#### YOUR GOAL:
Set down the line containing "common name: red squirrel" and every line that follows it in the listing below, exactly as written and with nothing added.

#### RECORDS FOR THE EXERCISE:
>>>>

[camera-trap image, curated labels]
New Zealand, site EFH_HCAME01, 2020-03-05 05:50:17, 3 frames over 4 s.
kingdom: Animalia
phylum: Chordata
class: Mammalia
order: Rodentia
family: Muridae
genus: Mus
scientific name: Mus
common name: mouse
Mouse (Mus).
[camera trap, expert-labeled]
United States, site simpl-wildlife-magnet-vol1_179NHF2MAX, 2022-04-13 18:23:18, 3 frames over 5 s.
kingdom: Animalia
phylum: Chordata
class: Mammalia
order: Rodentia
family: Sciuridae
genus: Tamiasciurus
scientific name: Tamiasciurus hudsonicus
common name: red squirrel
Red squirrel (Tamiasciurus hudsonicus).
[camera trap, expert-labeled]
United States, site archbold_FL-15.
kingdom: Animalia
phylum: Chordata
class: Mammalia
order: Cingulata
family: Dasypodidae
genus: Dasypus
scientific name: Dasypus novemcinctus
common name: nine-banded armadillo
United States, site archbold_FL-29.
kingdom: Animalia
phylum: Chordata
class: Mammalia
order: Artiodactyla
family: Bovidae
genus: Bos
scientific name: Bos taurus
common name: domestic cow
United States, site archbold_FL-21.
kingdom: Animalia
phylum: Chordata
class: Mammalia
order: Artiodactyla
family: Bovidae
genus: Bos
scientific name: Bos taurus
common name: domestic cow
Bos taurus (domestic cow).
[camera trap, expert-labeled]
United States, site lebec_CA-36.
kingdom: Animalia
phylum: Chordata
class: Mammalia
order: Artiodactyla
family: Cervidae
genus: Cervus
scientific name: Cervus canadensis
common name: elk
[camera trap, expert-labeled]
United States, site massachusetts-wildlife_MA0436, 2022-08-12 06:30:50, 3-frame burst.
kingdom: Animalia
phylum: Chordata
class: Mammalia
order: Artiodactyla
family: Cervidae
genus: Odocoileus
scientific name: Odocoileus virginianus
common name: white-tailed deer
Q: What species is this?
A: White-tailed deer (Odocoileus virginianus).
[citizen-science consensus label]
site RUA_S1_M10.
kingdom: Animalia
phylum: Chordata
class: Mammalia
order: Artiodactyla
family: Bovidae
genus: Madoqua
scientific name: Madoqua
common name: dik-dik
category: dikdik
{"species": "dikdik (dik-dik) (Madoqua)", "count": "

<<<<

#### SOLUTION TO THIS EXERCISE:
common name: red squirrel
Red squirrel (Tamiasciurus hudsonicus).
[camera trap, expert-labeled]
United States, site archbold_FL-15.
kingdom: Animalia
phylum: Chordata
class: Mammalia
order: Cingulata
family: Dasypodidae
genus: Dasypus
scientific name: Dasypus novemcinctus
common name: nine-banded armadillo
United States, site archbold_FL-29.
kingdom: Animalia
phylum: Chordata
class: Mammalia
order: Artiodactyla
family: Bovidae
genus: Bos
scientific name: Bos taurus
common name: domestic cow
United States, site archbold_FL-21.
kingdom: Animalia
phylum: Chordata
class: Mammalia
order: Artiodactyla
family: Bovidae
genus: Bos
scientific name: Bos taurus
common name: domestic cow
Bos taurus (domestic cow).
[camera trap, expert-labeled]
United States, site lebec_CA-36.
kingdom: Animalia
phylum: Chordata
class: Mammalia
order: Artiodactyla
family: Cervidae
genus: Cervus
scientific name: Cervus canadensis
common name: elk
[camera trap, expert-labeled]
United States, site massachusetts-wildlife_MA0436, 2022-08-12 06:30:50, 3-frame burst.
kingdom: Animalia
phylum: Chordata
class: Mammalia
order: Artiodactyla
family: Cervidae
genus: Odocoileus
scientific name: Odocoileus virginianus
common name: white-tailed deer
Q: What species is this?
A: White-tailed deer (Odocoileus virginianus).
[citizen-science consensus label]
site RUA_S1_M10.
kingdom: Animalia
phylum: Chordata
class: Mammalia
order: Artiodactyla
family: Bovidae
genus: Madoqua
scientific name: Madoqua
common name: dik-dik
category: dikdik
{"species": "dikdik (dik-dik) (Madoqua)", "count": "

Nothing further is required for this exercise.